* begin Information given *

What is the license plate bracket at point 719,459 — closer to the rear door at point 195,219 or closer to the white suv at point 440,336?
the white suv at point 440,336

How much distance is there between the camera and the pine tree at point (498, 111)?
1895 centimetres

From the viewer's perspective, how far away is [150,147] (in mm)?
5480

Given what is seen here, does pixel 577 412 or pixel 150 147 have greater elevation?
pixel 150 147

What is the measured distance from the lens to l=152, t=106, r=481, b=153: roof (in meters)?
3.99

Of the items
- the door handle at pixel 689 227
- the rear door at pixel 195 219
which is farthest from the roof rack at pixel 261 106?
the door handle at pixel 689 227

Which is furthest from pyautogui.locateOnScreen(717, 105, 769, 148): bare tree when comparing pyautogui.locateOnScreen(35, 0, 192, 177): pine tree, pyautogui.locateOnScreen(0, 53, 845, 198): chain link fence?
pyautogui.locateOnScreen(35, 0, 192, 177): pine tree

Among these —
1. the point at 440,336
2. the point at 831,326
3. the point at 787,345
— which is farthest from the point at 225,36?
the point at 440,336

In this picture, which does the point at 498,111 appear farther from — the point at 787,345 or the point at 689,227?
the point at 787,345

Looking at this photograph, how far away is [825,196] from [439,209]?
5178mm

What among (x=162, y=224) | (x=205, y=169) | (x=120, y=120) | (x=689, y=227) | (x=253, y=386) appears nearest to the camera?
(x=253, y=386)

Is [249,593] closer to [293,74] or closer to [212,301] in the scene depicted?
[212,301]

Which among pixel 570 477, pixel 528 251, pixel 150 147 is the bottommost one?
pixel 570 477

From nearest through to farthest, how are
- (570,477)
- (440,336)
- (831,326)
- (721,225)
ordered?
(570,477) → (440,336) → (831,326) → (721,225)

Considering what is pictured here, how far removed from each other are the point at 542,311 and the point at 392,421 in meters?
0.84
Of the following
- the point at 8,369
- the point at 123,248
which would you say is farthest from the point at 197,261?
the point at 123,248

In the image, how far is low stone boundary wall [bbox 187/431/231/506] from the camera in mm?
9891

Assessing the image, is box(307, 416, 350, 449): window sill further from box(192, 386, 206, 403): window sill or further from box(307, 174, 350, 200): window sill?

* end Information given *

* Exercise description:
Convert the items above, from the line containing "In the image, how" through the end of the items, both ends included, into a Markdown table with the columns Row and Line. Leave out blank lines.

* Reply to the task:
| Row | Line |
|---|---|
| 1 | In the image, how far is low stone boundary wall [bbox 187/431/231/506] from the camera in mm? |
| 2 | 9891 |
| 3 | Assessing the image, is box(307, 416, 350, 449): window sill further from box(192, 386, 206, 403): window sill or further from box(307, 174, 350, 200): window sill? |